:: READING TEXT
The first column on the ftpg. features two Proclamations, each signed in type by: W. Howe, the General and Commander in Chief of the British forces. One concerns offering acres of land to those who would enlist in the King's service.
Page 2 begins with a fascinating extract of a letter from George Washington to his wife, prefaced with: "The printer has received from New York a few copies of an intercepted letter from General Washington to his Lady, dated June 24, 1776, which he is now selling at his shop in Market Street. The following is an extract." and what follows is a portion of a letter from George to Martha Washington in which he shares his thoughts on the progress of the way, the spirit of his soldiers, his thoughts on the King, and much more. Even some fears of what was plot to kill him suggested in: "My attention in this moment called off to the discovery...of a most wild & daring plot. It is impossible as yet to develop the mystery in which it either is or is not supposed to be involved...it will be a fine field for a war of lies on both sides..." with more (see). The hatred towards Washington is evident with this Loyalist printer, in that he would take a personal letter & reprint it for sale to the public.
::::
:: GIVEN DATA
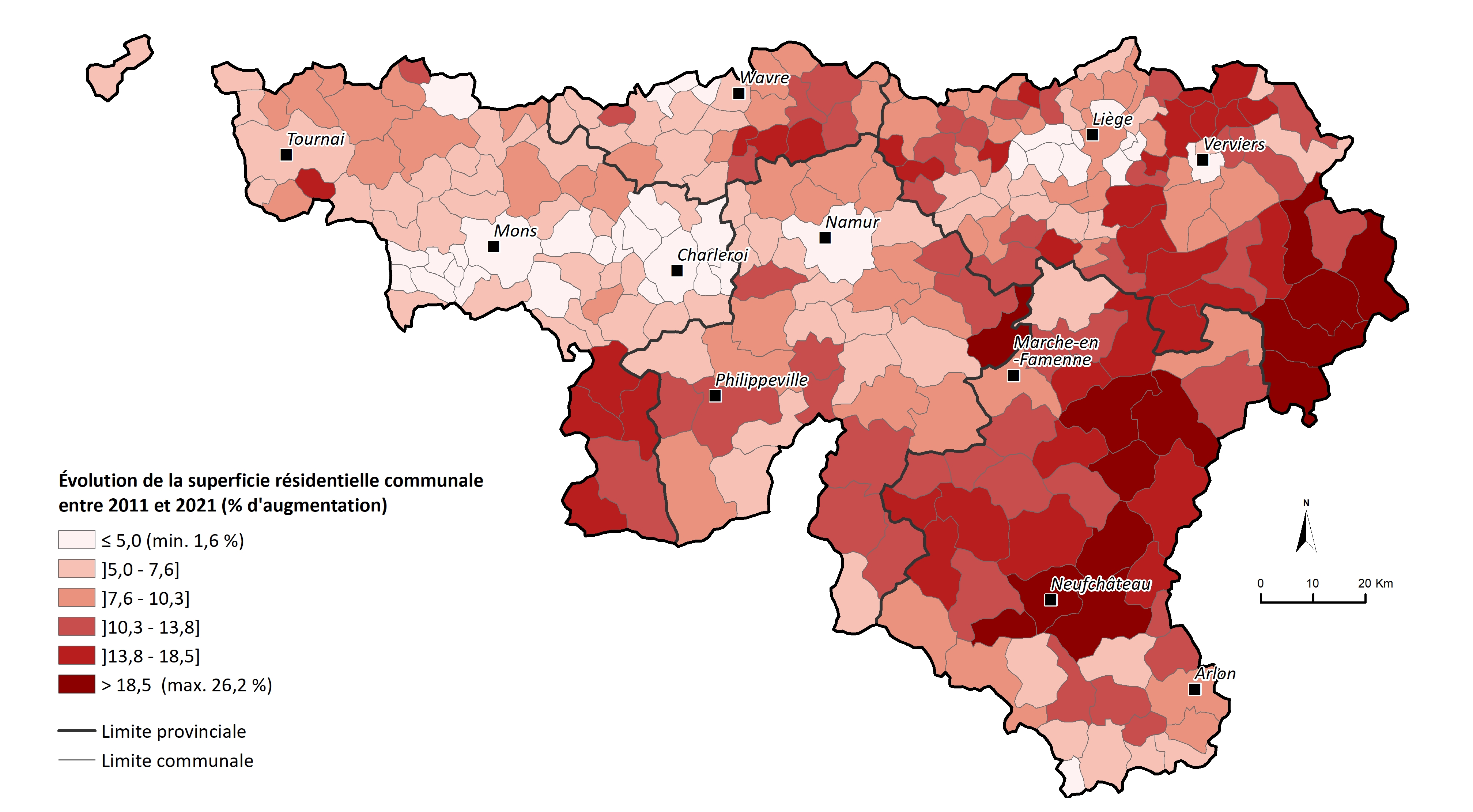 52ccda43-4fa4-4845-bca1-977138ef530f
::::
• **TASKS FOR THIS EXERCISE**
**1.** Reproduce the passage of the newspaper description that starts at the words "The first column" and ends after "the King's service.".
**2.** Extend the newspaper description beyond its final sentence.
You can leave the data aside; none of it is needed.

• **ANSWERS FOR THIS EXERCISE**
**1.**
The first column on the ftpg. features two Proclamations, each signed in type by: W. Howe, the General and Commander in Chief of the British forces. One concerns offering acres of land to those who would enlist in the King's service.

**2.**
Page 2 also has a lengthy letter from General Burgoyne from 1775 concerning America (see), followed by a Resolve from the Mass. General Assembly which includes: "...That the troops under General Burgoyne be quartered in the barracks..." with more, relating to the historic defeat of Burgoyne at Saratoga in September. Page 2 also has a letter from General Gates to Gen. Burgoyne dated a Saratoga, October 11, 1777 (see), which includes mention of a possible exchange from Col. Ethan Allen. Another item mentions: "The Rebels, we hear, have made another descent on Long Island...we can assure the public that their loss in the affair is capital...". This is followed by a witty anecdote concerning the Americans running out of Philadelphia (see).
Four pages, a very light damp stain to a lower corner, numeric notations next to ads (this was the editor's copy), nice condition.